As a new breed of consumer experts, media researchers might offer up the next generation of advertising researchers. Green thinks that this is a false dawn, saying that media researchers ‘will still be refreshing the messages and how they are delivered rather than gaining expertise about (assessing) the content of advertising’.

Training young people in the disciplines of advertising research is harder than it was. Historically, fmcg clients were accustomed to putting a raft of scripts into research for their prospective television campaign. There was a purity in the process that made it is easier to develop the sixth sense for successful advertising that characterises a good researcher.

Brands were represented by an advertising campaign. It was a TV campaign. It had a brand-building idea. Advertising research decided whether and how the big idea could be optimised in executional terms. Nowadays, researchers have to contend with the many different elements of a brand campaign, from viral to ambient media.

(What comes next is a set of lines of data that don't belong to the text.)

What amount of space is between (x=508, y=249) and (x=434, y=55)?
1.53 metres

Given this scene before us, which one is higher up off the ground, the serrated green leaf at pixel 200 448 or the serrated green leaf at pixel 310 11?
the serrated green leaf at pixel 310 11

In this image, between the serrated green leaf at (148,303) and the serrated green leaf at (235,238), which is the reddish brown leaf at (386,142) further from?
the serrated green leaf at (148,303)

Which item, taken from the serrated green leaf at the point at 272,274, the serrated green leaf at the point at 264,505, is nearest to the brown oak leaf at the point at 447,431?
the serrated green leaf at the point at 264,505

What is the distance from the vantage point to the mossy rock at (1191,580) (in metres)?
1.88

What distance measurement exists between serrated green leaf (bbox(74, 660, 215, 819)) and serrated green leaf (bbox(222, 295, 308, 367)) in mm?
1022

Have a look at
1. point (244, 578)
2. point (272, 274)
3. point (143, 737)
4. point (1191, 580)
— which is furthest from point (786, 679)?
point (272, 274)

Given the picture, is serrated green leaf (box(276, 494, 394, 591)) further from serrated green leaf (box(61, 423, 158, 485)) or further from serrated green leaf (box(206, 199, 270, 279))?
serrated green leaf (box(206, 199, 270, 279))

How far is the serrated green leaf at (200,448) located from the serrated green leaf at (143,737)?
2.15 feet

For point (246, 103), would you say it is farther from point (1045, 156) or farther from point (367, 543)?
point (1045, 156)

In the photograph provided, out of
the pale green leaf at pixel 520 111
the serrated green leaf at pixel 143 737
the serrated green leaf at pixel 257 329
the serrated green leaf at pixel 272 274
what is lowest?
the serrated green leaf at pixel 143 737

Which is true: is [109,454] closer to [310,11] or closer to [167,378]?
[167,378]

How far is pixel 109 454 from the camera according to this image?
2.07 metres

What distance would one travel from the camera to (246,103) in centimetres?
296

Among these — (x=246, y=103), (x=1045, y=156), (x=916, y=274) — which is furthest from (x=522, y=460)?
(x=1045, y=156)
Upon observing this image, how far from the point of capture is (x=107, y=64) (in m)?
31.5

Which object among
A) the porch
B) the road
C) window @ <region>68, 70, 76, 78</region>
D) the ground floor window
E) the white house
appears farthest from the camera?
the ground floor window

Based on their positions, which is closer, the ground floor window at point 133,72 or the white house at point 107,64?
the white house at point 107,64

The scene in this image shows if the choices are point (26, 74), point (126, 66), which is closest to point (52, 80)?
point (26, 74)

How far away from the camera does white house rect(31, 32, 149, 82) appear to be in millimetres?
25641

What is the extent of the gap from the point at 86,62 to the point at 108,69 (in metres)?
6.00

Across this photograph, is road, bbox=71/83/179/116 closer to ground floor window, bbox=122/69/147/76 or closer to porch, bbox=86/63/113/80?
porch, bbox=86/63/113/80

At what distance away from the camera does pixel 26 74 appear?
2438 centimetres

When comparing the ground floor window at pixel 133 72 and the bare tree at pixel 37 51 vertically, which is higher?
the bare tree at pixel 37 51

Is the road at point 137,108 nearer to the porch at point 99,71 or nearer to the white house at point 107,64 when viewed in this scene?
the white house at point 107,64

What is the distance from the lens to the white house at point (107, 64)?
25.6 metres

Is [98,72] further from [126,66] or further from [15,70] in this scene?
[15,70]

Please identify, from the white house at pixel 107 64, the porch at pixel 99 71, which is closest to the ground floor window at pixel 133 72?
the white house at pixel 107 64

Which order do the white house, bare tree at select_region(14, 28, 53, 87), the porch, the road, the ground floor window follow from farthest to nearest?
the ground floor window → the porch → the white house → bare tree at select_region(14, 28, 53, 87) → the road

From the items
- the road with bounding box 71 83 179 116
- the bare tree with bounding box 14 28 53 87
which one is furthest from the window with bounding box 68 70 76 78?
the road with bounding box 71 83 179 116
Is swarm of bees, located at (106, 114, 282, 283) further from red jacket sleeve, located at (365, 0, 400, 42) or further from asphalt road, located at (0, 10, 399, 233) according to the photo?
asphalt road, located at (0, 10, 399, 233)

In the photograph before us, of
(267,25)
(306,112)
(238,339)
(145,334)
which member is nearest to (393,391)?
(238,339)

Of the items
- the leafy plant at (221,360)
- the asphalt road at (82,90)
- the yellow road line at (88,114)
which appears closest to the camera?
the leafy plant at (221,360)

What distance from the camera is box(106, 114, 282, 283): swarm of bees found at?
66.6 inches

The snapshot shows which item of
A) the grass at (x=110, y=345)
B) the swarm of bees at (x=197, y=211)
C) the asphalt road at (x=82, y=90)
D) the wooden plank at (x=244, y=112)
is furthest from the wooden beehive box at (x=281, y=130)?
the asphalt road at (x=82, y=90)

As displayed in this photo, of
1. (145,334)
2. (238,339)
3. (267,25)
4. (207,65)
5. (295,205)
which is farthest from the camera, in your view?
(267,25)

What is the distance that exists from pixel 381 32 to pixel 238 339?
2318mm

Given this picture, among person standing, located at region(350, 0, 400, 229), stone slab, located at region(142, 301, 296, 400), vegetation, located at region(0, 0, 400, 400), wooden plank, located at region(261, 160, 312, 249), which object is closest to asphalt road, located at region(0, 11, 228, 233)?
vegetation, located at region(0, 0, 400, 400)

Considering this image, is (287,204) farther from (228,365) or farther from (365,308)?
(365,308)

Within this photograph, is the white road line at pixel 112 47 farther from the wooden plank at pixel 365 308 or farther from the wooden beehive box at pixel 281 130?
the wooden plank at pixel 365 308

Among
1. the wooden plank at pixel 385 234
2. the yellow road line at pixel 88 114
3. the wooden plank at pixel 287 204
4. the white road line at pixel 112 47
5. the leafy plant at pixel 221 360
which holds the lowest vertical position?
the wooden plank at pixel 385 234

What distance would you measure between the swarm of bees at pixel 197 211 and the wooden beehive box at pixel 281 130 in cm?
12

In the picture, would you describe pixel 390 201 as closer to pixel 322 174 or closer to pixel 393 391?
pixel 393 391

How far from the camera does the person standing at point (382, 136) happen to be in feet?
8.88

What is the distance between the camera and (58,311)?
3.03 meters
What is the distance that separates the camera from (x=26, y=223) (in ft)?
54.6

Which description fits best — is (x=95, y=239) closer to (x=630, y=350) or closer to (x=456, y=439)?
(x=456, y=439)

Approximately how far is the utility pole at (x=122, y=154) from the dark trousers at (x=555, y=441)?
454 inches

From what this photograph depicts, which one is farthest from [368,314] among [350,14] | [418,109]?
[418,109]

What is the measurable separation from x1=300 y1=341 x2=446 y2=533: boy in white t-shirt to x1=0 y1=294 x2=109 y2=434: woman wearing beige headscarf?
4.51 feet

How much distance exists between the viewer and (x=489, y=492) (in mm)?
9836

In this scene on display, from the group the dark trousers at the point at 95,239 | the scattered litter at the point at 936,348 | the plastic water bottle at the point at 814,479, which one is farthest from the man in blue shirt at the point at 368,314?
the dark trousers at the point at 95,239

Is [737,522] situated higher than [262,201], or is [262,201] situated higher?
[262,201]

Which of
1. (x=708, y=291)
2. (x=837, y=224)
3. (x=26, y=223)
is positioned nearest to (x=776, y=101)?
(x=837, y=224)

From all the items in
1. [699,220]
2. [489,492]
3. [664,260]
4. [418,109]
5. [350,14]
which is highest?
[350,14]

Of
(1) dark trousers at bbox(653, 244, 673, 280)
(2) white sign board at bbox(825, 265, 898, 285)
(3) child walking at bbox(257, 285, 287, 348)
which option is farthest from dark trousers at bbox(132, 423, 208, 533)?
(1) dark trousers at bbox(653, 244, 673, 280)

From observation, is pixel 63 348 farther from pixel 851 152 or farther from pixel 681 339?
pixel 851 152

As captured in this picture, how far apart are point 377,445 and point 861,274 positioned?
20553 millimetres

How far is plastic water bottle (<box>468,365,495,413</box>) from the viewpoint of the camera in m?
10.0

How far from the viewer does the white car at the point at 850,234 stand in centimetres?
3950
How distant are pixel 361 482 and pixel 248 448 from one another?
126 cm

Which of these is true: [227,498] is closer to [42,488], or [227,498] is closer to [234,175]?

It must, however, be harder to learn the craft of exploring advertising content and the disciplines of a strategy, an idea and an execution without repeated exposure to the teething ground that is television advertising. The learning curve must be longer, or at least more circuitous.

Ed Garey from Stimulating World Research accepts that researchers who are older than he have the kudos that experience brings. He also reminds us that being able to name-drop famous campaigns we older souls have worked on — and the advertising people we have worked with — doesn’t go amiss in the authority stakes. But Garey believes that there is a strong future for advertising research.

He points out that the old formulae for how advertising works need to be reviewed when so many media channels exist. New research techniques and methodologies are developed to help deal with the complexity of the task of researching such campaign content. Perhaps at next year’s MRS Conference we will welcome the wisdom of young advertising researchers who can add to the collective knowledge of the craft. This must benefit those of us who continue to find advertising research as addictive a pursuit as ever.